### WRITTEN PROBLEM 1
Could you transcribe the mailing-list reply between "Re: syntax for" and "something like this.", inclusive?
### WRITTEN PROBLEM 2
Do these statements agree with the mailing-list reply? Answer yes or no for each, quoting the deciding words.
(a) The message was addressed to Axel Polleres.
(b) The writer notes a precedent in SQL besides "BIND".
(c) The writer sees a technical reason the proposal would fail.
### WRITTEN PROBLEM 3
Can you continue the mailing-list reply about SPARQL syntax from where it stops?

### PAGE EXTRACT
Re: syntax for the algebra - or "shortcuts" for subselect from Steve Harris on 2010-08-11 (public-rdf-dawg@w3.org from July to September 2010)

From: Steve Harris <steve.harris@garlik.com>
Date: Wed, 11 Aug 2010 11:31:17 +0100
To: Axel Polleres <axel.polleres@deri.org>
Cc: SPARQL Working Group <public-rdf-dawg@w3.org>
Message-Id: <16ECD3A8-D1A5-4CFC-BA94-97A275575C95@garlik.com>
For me the is in the same category as the proposed Update abbreviations. Apart from "BIND" there's no precedent in SQL, or existing SPARQL implementations, so I don't feel that it's wise to attempt to standardise something like this.

I can see no reason why it wouldn't work though, technically speaking.

### DATASET SECTION
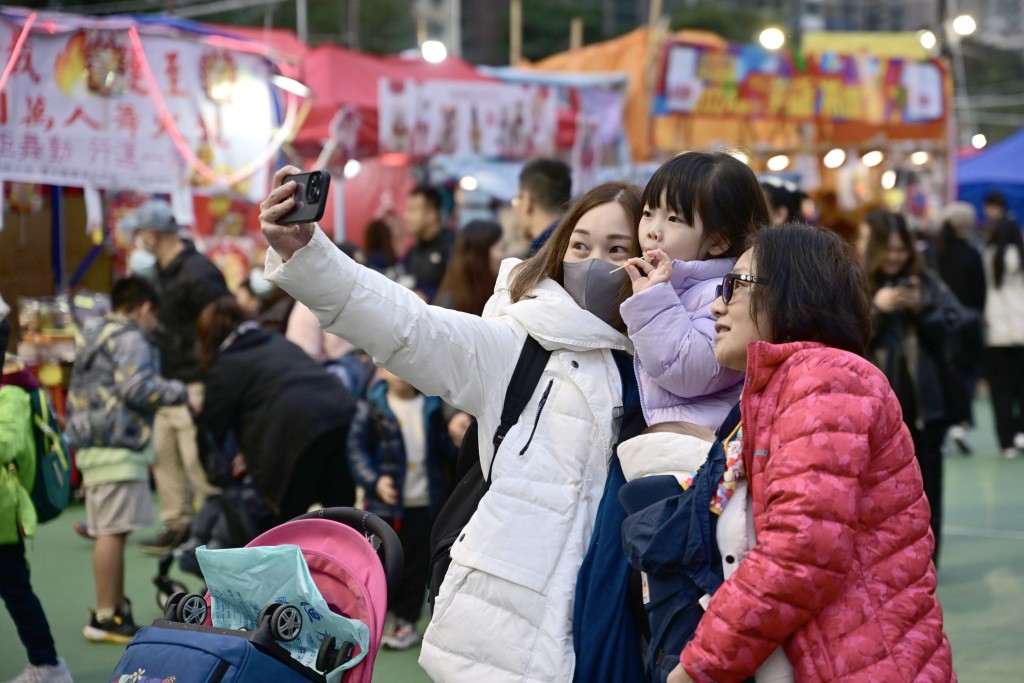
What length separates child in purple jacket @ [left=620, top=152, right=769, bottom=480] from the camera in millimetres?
2557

### REPLY 1
Re: syntax for the algebra - or "shortcuts" for subselect from Steve Harris on 2010-08-11 (public-rdf-dawg@w3.org from July to September 2010)

From: Steve Harris <steve.harris@garlik.com>
Date: Wed, 11 Aug 2010 11:31:17 +0100
To: Axel Polleres <axel.polleres@deri.org>
Cc: SPARQL Working Group <public-rdf-dawg@w3.org>
Message-Id: <16ECD3A8-D1A5-4CFC-BA94-97A275575C95@garlik.com>
For me the is in the same category as the proposed Update abbreviations. Apart from "BIND" there's no precedent in SQL, or existing SPARQL implementations, so I don't feel that it's wise to attempt to standardise something like this.

### REPLY 2
(a) Yes: "To: Axel Polleres <axel.polleres@deri.org>"
(b) No: "Apart from "BIND" there's no precedent in SQL, or existing SPARQL implementations"
(c) No: "I can see no reason why it wouldn't work though, technically speaking."

### REPLY 3
- Steve

On 2010-08-11, at 10:50, Axel Polleres wrote:

> (sorry, previous message was unfinished)
> 
> Had this in my mind for a while... but didn't have a chance to write it down yet:
> Along the discussions around BIND, I am thinking about why only decoupling project expressions 
> but not also operators in the algebra that are syntactically bound to (sub)select at the moment, namely:
> 
> i) ORDER BY
> ii) LIMIT
> iii) Project expressions (also a recurring issue in the ongoing discussion about assignment, or BIND)
> iv) aggregates
> 
> All these have separate operators in the algebra, I think, but no stand-alone synatctic counterpart (i.e., without occuring in a (sub)SELECT)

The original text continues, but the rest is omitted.